WORK TO BE COMPLETED: Collect each line in the records below that contains the word "face", and copy every such line in full.
— START OF DATASET CONTENT —
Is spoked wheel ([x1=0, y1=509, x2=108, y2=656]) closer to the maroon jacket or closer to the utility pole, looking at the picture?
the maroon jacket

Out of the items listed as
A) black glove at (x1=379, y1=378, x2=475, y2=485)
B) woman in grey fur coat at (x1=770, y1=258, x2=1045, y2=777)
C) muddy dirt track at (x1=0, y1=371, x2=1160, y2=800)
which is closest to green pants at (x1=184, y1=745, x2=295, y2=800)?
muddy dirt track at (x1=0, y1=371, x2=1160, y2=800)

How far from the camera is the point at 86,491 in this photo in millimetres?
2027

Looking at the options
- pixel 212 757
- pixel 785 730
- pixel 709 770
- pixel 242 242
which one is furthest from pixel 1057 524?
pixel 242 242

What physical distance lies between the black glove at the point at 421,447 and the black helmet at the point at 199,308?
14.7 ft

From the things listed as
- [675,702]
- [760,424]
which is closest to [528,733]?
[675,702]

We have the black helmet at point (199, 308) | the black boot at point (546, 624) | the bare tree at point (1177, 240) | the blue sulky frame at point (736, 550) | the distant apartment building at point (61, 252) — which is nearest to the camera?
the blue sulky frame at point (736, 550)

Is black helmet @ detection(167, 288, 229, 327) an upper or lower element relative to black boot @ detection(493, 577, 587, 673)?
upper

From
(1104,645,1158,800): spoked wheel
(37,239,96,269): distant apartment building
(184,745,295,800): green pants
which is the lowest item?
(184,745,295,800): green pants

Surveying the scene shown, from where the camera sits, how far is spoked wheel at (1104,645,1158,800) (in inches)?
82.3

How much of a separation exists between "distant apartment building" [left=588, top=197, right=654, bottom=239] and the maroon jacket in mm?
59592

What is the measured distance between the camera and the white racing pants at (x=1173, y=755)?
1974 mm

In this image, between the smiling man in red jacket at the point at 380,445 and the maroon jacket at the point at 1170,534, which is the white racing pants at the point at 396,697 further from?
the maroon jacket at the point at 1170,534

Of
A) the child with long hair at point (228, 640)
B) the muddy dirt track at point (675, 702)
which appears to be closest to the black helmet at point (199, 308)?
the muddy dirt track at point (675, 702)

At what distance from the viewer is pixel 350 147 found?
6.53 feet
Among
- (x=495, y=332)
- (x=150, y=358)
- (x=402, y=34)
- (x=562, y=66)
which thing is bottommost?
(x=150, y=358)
— END OF DATASET CONTENT —
— START OF DATASET CONTENT —
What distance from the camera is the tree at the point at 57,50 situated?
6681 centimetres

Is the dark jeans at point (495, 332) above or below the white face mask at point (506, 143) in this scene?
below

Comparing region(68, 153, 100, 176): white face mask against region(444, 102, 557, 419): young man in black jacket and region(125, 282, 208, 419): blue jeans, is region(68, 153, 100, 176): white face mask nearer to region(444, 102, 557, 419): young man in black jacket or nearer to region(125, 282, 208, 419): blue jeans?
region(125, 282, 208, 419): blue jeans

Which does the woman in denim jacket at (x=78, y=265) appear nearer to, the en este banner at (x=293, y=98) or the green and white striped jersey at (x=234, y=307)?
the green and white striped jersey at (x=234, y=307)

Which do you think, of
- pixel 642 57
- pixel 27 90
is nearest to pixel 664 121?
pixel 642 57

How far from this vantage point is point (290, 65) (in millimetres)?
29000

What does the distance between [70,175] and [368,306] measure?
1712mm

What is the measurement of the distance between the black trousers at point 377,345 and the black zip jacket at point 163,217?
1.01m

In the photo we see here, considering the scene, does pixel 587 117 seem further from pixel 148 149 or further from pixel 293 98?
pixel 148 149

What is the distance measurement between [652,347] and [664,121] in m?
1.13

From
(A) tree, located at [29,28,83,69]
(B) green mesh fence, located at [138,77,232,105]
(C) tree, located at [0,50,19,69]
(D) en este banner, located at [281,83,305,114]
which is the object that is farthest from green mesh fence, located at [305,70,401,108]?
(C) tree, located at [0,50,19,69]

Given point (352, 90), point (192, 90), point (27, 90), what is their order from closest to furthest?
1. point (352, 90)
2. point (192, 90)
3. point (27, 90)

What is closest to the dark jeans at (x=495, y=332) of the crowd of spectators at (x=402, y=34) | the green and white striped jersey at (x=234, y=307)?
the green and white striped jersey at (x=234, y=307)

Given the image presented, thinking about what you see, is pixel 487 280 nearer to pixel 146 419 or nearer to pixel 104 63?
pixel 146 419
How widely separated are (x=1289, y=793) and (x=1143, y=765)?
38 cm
— END OF DATASET CONTENT —
— START OF DATASET CONTENT —
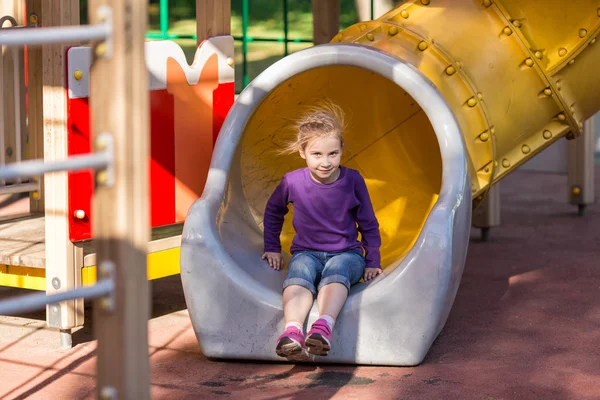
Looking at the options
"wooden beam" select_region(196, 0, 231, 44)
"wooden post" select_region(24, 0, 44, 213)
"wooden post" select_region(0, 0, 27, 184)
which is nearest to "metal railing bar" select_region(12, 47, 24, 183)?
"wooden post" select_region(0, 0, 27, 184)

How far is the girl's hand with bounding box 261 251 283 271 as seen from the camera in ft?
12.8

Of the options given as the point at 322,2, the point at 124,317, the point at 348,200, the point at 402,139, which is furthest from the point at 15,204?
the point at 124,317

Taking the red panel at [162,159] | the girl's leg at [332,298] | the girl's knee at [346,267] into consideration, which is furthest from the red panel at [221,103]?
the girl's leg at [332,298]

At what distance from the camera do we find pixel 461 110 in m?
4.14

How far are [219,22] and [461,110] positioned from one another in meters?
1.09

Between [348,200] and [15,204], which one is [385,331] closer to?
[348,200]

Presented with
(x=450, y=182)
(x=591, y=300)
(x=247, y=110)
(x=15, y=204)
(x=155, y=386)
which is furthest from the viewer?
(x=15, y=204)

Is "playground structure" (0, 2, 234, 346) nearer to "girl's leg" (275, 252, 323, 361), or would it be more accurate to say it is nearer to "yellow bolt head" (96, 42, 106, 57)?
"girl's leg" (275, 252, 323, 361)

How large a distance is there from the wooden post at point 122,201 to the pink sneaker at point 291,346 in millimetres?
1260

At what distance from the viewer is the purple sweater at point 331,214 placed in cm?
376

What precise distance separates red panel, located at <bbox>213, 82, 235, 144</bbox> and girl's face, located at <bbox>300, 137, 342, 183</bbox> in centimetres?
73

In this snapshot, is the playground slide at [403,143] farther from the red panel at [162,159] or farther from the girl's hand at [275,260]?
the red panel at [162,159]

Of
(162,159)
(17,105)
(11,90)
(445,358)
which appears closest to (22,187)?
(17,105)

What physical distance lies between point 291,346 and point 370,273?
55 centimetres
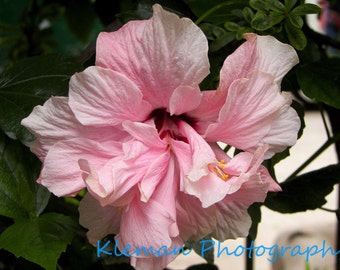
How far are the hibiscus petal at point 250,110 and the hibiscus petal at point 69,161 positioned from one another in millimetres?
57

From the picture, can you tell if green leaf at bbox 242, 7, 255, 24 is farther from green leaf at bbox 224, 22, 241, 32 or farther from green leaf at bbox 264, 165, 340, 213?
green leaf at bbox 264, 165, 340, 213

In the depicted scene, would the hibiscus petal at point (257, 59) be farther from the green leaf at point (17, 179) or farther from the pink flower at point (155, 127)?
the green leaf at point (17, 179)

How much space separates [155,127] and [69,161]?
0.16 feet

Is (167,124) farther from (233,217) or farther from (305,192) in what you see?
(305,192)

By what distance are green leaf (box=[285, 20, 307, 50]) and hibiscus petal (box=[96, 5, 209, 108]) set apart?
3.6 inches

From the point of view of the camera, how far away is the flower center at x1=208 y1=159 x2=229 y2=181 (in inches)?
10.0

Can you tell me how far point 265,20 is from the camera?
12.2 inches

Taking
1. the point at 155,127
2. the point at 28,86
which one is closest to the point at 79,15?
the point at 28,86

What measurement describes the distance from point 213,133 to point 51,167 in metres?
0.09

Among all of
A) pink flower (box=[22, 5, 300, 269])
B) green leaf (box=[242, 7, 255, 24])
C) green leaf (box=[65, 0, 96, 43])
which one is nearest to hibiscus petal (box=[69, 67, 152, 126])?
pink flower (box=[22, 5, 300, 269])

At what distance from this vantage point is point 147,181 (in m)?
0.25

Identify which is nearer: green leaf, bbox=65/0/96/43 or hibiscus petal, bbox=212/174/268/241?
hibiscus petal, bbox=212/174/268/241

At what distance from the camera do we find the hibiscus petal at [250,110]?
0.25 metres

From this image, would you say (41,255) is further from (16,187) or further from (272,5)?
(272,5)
— END OF DATASET CONTENT —
RIGHT ANSWER:
Is the dark jeans at point (495, 332) above or below the white face mask at point (506, 143) in this scene?
Comparing region(68, 153, 100, 176): white face mask against region(444, 102, 557, 419): young man in black jacket and region(125, 282, 208, 419): blue jeans, is region(68, 153, 100, 176): white face mask nearer to region(444, 102, 557, 419): young man in black jacket or nearer to region(125, 282, 208, 419): blue jeans?
What precise distance separates red panel, located at <bbox>213, 82, 235, 144</bbox> and girl's face, located at <bbox>300, 137, 342, 183</bbox> in centimetres?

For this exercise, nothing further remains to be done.